I am glad to stand for this moment among you, glad to express my sympathy with you in every enterprise that tends to develop your State and local communities; glad to stand with you upon the one common platform of respect to the Constitution and the law, differing in our policies as to what the law should be, but pledged with a common devotion and obedience to law as the majority shall by their expressions make it.

I shall carry away from here a new impulse to public duty, a new inspiration as a citizen with you of a country whose greatness is only dawning. And may I now express the pleasure I shall have in every good that comes to you as a community and to each of you as individuals? May peace, prosperity, and social order dwell in your communities, and the fear and love of God in every home! [Cheers.]


[JOHNSON CITY, TENNESSEE, APRIL 14. 1891]

The President was welcomed at Johnson City by 3,000 people. S. K. N. Patton Post, G. A. R, with Maj. A. Cantwell, J. M. Erwin, and W. Hodges, acted as a guard of honor to the Chief Magistrate. The committee to receive and entertain the President comprised: Mayor Ike T. Jobe, Hon. W. G. Mathes, President Board of Trade; Hon. T. F. Singiser, Hon. A. B. Bowman, Hon. B. F. Childress, Thos. E. Matson, Jas. M. Martin, J. C. Campbell, H. C. Chandler, J. W. Cox, C. W. Marsh, L. W. Wood, J. A. Mathes, H. W. Hargraves, J. F. Crumley, M. N. Johnson, and W. W. Kirkpatrick.

Congressman Alfred A. Taylor presented the President, who spoke as follows:

My Fellow-citizens—The office of President of the United States is one of very high honor and is also one of very high responsibility. No man having conscientiously at heart the good of the whole people, whose interests are, under the law, in some degree committed to his care, can fail to feel a most oppressive sense of inadequacy when he comes to the discharge of these high functions.

Elected under a system of government which gives to the majority of our people who have expressed their wishes through constitutional methods the right to choose their public servants, when he has taken the oath that inducts him into office he becomes the servant of all the people, and while he may pursue the advocacy of those measures to which the people have given their approval by his choice, he should always act and speak with a reserve and a respect for the opinion of others that shall not alienate from him the good-will of his fellow-citizens, without regard to political belief.

I shall not speak of what has been done, but I have a supreme regard for the honor of the Nation, a profound respect for the Constitution, and a most sincere desire to meet the just expectations of my fellow-citizens.
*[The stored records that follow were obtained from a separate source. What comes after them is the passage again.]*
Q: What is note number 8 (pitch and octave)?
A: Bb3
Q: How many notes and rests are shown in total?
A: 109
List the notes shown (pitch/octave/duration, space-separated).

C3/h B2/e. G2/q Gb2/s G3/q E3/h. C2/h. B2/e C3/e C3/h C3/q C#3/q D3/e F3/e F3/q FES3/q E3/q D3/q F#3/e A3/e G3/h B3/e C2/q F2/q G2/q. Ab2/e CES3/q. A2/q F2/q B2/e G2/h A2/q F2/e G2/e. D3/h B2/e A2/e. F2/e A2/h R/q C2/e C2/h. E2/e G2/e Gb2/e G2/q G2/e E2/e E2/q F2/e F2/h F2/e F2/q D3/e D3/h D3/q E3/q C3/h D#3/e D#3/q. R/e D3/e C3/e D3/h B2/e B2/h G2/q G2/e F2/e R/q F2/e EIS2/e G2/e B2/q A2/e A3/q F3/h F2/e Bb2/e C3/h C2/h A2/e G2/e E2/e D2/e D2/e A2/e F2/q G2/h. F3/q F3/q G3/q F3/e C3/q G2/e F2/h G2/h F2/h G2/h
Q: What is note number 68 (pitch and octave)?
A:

I am not one of those who believe that the good of any class can be permanently and largely attained except upon lines which promote the good of all our people.

I rejoice in the Union of the States. I rejoice to stand here in East Tennessee among a people who so conspicuously and at such sacrifice during the hour of the Nation's peril stood by the flag and adhered to their convictions of public duty [cheers]; and I am especially glad to be able to say that those who, following other views of duty, took sides against us in that struggle, without division in voice or heart to-day praise Almighty God that He preserved us one Nation. [Cheers.]